Mais: ainda que o Ilustre Defensor da arguida não tivesse sido notificado do despacho que determinou a conversão da pena de multa em prestação de trabalho a favor da comunidade (e foi-o), tal não integraria a verificação de qualquer nulidade (cfr. artigos 119º e 120º do C. P. Penal), configurando, isso sim, uma irregularidade, tal como previsto no artigo 123º, nº1, do C.P.P., a qual tinha de ser suscitada dentro do prazo previsto em tal artigo e não o foi (ou seja, mostra-se sanada).

Em conclusão: não existe qualquer nulidade que afete a validade da prestação de trabalho a favor da comunidade já cumprida pela arguida.

Por último, e conforme bem se assinala no despacho revidendo, ocorreu, in casu, a causa de interrupção da prescrição da pena prevista no artigo 126º, nº 1, aI. a), e nº 2, do Código Penal, consubstanciada no início do cumprimento, pela arguida, da aludida prestação de trabalho a favor da comunidade.

Nesta parte, subscrevemos, integralmente, o que bem se escreve no Ac. deste Tribunal da Relação de Évora de 25-10-2016 (citado no despacho recorrido, sendo relator Alberto Borges, e disponível in www.dgsi.pt), “a questão que se coloca é se este facto - este cumprimento parcial da pena de multa, através da prestação de horas de trabalho - interrompe a prescrição da pena, ex vi art.º 126 n.º 1 al. a) do CP. Dispõe este preceito que a prescrição da pena se interrompe com a sua execução. (…) Não se vê como sustentar que o cumprimento parcial da pena de multa aplicada, ainda que pela prestação de horas de trabalho (já que se admitiu a sua substituição pela prestação de horas de trabalho) e com o consentimento do condenado, não integra o conceito de execução da pena previsto no art.º 126 n.º 1 al. a) do CP - a expressão legal «execução» não tem outro sentido literal senão o de «cumprimento» da pena, seja parcial ou total (em abono deste posição pode ver-se o acórdão da RC de 23.05.2012, Proc. 1366/06.4PBAVR.E1, in www.dgsi.pt, onde se decidiu, em síntese, que a prestação de trabalho a favor da comunidade é uma das formas de cumprimento da própria pena de multa aplicada, que a prestação de trabalho corresponderá a uma forma de pagamento da multa. E que a prestação parcial do trabalho significará igualmente um pagamento parcial dessa multa”.

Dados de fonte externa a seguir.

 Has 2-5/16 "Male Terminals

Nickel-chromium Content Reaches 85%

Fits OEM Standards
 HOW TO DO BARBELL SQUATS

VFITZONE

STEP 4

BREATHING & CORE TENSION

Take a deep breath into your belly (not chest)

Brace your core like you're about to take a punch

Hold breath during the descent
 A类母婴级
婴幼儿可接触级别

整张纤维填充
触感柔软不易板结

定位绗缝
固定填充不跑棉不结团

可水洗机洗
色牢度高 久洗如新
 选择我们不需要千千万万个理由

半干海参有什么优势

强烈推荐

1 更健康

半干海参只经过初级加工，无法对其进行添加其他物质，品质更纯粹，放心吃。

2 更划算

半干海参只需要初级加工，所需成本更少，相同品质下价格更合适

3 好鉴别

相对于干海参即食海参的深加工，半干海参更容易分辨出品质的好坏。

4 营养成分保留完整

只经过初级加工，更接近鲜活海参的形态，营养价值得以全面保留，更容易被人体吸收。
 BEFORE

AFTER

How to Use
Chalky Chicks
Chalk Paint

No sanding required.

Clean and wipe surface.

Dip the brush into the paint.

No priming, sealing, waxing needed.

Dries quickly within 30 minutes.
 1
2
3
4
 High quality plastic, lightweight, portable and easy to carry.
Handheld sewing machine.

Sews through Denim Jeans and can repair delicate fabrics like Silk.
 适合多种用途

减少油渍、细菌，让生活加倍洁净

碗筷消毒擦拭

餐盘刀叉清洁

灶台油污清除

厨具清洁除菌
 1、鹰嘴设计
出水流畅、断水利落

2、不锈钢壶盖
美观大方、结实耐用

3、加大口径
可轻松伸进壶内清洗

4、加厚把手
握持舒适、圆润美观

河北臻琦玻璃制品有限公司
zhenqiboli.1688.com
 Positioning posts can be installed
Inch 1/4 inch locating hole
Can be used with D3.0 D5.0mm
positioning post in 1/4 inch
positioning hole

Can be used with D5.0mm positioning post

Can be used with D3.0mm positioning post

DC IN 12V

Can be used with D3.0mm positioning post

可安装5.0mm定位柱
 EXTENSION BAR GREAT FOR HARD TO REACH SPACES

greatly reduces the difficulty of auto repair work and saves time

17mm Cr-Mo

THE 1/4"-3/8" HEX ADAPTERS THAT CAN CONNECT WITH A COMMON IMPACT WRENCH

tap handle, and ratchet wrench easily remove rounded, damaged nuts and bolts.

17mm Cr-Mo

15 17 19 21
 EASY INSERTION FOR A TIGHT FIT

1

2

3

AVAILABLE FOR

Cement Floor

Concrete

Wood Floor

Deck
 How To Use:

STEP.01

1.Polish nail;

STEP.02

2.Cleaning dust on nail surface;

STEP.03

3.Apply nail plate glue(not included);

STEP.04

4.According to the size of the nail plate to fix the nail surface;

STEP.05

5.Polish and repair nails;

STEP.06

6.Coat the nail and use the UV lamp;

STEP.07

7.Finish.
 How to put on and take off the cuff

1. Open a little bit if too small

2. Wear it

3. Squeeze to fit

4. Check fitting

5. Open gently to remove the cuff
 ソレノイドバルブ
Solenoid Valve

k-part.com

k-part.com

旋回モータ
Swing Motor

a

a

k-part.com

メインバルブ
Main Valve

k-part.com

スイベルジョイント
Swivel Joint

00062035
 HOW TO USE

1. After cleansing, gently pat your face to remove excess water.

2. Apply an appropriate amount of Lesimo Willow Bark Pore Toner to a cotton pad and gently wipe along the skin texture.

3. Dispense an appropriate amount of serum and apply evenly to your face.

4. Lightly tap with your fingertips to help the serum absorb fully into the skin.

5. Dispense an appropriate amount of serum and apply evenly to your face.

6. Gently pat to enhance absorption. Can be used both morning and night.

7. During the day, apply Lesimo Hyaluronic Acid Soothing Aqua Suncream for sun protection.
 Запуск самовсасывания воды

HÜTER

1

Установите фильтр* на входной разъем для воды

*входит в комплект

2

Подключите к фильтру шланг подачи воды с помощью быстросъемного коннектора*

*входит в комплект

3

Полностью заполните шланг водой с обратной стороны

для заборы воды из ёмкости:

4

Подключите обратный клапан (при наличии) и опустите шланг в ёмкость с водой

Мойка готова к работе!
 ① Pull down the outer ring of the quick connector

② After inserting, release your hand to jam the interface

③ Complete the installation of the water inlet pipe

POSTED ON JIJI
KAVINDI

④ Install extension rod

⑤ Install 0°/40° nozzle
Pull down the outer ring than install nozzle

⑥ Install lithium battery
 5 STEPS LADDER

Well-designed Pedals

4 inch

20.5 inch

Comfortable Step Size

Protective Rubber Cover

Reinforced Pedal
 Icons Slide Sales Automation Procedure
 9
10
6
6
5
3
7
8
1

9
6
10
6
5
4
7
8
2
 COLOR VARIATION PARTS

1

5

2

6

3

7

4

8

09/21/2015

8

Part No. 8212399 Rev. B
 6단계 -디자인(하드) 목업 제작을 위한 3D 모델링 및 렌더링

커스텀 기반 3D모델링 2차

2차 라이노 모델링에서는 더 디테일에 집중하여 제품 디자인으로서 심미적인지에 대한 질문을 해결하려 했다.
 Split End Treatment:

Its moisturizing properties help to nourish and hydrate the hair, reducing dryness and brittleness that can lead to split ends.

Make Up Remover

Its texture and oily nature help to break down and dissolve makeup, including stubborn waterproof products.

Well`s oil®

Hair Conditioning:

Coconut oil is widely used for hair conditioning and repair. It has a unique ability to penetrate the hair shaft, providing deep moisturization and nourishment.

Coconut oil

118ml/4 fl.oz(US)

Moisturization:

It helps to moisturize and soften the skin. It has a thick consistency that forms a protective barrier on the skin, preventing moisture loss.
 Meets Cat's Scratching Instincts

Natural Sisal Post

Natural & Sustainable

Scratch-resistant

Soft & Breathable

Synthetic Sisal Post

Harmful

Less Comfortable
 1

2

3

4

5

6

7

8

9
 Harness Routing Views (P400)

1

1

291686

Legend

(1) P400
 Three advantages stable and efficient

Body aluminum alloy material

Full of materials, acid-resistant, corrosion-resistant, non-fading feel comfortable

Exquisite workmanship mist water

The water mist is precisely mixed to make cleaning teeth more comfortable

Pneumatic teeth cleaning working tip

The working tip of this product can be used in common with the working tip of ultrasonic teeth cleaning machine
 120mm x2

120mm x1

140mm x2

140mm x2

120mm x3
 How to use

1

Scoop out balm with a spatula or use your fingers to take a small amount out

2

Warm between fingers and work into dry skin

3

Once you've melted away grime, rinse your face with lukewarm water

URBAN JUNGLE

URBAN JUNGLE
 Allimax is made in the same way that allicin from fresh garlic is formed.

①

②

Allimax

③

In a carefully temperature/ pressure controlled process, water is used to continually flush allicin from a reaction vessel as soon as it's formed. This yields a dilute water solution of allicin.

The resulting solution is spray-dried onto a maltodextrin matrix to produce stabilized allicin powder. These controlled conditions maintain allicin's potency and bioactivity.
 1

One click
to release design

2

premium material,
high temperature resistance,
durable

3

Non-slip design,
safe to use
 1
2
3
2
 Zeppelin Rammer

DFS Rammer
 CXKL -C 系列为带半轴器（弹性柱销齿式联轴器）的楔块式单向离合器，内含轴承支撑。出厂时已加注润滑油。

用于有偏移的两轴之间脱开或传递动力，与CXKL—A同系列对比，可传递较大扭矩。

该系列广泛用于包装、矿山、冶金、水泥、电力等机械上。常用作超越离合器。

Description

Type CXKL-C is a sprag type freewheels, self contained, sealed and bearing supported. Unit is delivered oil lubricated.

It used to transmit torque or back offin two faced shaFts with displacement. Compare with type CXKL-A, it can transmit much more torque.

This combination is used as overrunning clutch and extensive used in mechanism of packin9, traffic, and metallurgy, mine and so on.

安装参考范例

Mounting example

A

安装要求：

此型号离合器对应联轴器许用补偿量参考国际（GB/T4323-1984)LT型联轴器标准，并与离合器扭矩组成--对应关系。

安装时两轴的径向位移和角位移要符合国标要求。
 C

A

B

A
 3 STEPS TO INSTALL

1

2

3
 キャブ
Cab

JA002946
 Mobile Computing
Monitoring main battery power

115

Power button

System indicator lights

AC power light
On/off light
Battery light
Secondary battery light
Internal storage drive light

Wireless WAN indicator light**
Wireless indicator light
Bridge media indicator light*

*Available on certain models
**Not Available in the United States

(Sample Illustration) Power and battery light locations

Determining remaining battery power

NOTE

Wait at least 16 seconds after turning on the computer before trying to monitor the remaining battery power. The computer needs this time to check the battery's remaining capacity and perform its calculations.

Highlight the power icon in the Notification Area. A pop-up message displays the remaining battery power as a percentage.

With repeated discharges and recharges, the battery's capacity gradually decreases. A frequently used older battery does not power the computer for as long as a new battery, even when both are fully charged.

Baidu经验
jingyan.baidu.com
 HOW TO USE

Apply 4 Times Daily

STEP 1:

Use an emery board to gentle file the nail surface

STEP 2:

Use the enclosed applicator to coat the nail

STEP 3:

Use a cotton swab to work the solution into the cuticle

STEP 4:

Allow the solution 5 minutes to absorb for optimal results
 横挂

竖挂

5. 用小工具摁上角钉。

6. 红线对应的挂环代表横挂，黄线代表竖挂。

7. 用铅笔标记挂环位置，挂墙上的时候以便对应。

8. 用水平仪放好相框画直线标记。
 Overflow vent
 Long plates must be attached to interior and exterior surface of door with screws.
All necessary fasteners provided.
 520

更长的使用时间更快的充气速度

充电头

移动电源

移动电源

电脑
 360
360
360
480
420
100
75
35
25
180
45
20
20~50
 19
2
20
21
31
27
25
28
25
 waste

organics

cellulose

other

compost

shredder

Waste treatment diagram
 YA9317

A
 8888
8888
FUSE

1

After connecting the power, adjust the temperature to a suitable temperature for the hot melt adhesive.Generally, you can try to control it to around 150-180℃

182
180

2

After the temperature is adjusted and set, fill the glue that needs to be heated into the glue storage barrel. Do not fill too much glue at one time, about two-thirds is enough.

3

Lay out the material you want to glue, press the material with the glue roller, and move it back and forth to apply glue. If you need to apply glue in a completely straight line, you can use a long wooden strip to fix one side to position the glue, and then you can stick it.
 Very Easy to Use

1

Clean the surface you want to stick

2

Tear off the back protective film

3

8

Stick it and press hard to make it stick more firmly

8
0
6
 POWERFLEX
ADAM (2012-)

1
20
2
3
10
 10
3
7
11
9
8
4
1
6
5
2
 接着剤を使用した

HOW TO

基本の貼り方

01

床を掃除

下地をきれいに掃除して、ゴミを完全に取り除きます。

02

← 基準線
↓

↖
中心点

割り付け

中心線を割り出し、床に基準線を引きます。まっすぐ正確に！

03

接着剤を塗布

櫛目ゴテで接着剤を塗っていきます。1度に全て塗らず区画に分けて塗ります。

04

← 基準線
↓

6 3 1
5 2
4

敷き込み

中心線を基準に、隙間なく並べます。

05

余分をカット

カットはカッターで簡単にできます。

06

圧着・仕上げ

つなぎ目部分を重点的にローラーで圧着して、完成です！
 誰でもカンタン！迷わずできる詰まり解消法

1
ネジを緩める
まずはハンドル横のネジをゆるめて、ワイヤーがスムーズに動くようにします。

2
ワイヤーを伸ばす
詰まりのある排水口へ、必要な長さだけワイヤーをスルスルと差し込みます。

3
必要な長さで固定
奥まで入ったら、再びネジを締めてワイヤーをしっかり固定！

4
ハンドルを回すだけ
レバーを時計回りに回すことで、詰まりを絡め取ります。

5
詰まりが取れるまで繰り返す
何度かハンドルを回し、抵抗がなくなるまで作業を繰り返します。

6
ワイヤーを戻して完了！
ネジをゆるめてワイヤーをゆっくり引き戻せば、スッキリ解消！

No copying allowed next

Em suma: a pena aplicada nos autos à arguida não se encontra prescrita.

Por tudo o predito, é de manter, na íntegra, o despacho revidendo, sendo o recurso interposto pela arguida totalmente de improceder.

III - DECISÃO

Nos termos expostos, acorda-se em negar provimento ao recurso, mantendo-se integralmente o despacho recorrido.

Custas pela recorrente, fixando-se a taxa de justiça em 3 (três) UCs.

Texto processado e integralmente revisto pelo relator.